>> start
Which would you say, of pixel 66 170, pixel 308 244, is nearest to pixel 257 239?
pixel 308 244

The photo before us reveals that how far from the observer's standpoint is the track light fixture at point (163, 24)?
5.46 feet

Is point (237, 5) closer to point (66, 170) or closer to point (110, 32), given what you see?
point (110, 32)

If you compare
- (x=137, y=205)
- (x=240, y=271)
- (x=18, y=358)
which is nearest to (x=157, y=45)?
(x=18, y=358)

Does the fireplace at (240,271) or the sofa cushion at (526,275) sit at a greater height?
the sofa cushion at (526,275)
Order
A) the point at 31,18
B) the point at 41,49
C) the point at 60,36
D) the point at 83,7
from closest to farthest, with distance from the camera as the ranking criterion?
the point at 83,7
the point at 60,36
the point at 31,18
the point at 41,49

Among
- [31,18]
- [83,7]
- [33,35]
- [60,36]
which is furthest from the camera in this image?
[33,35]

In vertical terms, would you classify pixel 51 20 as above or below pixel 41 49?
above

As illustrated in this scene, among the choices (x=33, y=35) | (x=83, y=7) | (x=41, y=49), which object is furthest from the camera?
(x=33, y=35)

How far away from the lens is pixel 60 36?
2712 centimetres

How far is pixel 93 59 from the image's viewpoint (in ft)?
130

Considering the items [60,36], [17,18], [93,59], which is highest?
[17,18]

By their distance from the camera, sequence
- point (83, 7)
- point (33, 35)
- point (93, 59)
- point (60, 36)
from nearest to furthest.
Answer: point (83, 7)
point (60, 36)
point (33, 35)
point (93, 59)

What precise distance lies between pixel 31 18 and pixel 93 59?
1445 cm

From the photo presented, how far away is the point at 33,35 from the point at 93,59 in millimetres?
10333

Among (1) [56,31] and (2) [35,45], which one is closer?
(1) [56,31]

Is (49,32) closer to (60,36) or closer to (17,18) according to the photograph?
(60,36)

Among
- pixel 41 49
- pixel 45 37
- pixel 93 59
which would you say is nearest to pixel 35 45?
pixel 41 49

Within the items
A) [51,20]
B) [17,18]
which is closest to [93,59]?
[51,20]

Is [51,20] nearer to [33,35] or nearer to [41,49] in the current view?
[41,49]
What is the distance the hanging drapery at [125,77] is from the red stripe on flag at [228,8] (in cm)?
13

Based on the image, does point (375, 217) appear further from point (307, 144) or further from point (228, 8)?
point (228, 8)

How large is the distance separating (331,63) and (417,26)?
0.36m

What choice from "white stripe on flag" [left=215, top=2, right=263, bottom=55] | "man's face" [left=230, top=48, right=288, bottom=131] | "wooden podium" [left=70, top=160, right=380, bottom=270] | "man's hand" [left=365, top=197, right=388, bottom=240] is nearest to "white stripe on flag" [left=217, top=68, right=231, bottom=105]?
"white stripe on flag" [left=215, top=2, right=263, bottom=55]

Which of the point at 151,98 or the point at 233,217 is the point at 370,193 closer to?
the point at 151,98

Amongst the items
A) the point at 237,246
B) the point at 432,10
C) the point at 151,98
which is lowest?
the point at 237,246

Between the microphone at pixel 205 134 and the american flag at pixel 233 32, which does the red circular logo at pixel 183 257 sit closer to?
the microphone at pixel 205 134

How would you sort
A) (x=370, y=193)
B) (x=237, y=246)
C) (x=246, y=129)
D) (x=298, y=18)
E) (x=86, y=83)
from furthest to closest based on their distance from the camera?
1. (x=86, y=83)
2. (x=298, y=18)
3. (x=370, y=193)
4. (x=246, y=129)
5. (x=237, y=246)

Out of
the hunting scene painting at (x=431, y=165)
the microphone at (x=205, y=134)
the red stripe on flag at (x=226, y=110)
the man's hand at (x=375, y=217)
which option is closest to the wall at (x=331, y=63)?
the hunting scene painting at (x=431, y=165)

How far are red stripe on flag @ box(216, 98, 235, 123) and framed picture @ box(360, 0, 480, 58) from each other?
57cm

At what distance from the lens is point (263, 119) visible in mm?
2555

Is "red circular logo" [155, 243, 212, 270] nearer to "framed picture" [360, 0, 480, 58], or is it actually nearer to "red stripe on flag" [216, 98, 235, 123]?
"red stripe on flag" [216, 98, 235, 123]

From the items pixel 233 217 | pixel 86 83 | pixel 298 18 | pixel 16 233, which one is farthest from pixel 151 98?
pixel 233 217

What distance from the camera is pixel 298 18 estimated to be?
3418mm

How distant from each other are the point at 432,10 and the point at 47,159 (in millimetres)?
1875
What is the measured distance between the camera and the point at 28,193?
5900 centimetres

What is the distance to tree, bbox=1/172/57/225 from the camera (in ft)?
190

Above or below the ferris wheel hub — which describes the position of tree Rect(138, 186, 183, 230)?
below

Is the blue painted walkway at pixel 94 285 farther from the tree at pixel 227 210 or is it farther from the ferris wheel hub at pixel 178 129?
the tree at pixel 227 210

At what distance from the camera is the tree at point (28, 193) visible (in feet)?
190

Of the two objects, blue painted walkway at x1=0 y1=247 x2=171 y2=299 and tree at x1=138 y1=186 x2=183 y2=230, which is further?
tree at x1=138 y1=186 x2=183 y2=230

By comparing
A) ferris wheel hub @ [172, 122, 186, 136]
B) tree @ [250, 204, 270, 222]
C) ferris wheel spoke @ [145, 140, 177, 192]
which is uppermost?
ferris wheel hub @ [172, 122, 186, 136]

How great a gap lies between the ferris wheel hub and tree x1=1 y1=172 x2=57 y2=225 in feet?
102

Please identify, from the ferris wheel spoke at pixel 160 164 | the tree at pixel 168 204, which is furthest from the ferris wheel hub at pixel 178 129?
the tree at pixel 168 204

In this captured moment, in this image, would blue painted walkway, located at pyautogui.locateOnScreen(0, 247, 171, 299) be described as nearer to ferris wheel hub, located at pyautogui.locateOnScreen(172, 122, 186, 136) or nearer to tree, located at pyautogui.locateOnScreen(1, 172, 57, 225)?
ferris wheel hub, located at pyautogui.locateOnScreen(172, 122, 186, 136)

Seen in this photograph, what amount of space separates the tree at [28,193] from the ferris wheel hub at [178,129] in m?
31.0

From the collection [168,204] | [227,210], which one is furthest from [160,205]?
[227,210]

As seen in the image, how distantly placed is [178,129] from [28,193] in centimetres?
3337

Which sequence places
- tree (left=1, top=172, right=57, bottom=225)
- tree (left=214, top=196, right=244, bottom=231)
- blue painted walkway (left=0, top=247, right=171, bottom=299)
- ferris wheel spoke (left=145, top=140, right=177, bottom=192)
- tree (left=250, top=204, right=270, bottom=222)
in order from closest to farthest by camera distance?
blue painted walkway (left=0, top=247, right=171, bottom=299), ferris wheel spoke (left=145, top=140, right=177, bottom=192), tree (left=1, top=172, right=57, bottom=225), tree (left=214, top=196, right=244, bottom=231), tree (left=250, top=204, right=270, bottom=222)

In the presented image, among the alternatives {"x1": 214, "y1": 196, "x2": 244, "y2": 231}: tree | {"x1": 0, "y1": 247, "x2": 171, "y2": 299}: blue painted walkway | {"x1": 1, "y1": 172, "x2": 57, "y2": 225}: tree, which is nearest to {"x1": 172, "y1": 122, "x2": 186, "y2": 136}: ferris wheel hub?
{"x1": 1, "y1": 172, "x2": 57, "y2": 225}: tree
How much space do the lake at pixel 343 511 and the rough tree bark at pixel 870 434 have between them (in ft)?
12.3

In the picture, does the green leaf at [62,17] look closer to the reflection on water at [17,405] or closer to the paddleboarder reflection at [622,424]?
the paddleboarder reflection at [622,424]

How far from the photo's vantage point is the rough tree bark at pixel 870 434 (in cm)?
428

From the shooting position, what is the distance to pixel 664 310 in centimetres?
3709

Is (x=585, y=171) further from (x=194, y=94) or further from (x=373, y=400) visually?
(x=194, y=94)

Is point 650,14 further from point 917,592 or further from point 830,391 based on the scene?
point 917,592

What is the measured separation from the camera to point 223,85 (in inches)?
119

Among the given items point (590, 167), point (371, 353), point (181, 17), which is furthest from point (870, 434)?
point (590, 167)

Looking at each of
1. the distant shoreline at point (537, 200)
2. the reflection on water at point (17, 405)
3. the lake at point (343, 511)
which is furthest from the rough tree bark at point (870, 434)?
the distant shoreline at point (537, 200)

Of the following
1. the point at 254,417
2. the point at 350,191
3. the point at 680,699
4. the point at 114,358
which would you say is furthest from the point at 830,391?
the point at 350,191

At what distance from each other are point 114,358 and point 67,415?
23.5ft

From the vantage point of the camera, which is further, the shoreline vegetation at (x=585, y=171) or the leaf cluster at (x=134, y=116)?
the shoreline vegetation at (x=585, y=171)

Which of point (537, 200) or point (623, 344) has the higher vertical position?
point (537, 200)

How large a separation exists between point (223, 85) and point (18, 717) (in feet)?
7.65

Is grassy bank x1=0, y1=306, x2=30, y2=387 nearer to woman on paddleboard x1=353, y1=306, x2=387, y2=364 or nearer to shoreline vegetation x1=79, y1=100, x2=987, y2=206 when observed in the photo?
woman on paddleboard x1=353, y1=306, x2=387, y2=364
>> end
Rewrite only the lines of the listing from the one containing "Of the following" down to its end, changing "separation" to "gap" and leaving everything else the same.

Of the following
1. the point at 254,417
2. the point at 350,191
3. the point at 680,699
4. the point at 114,358
which would you say is furthest from the point at 830,391?
the point at 350,191

At what distance from each other are point 114,358 and point 67,415?
23.5ft

From the vantage point of the camera, which is further, the shoreline vegetation at (x=585, y=171) or the leaf cluster at (x=134, y=116)?
the shoreline vegetation at (x=585, y=171)

Which of point (537, 200) or point (623, 344) has the higher vertical position?
point (537, 200)

How large a gap exists between point (223, 85) and point (18, 717) (in feet)?
7.65

Is grassy bank x1=0, y1=306, x2=30, y2=387 nearer to woman on paddleboard x1=353, y1=306, x2=387, y2=364 or nearer to shoreline vegetation x1=79, y1=100, x2=987, y2=206 when observed in the photo?
woman on paddleboard x1=353, y1=306, x2=387, y2=364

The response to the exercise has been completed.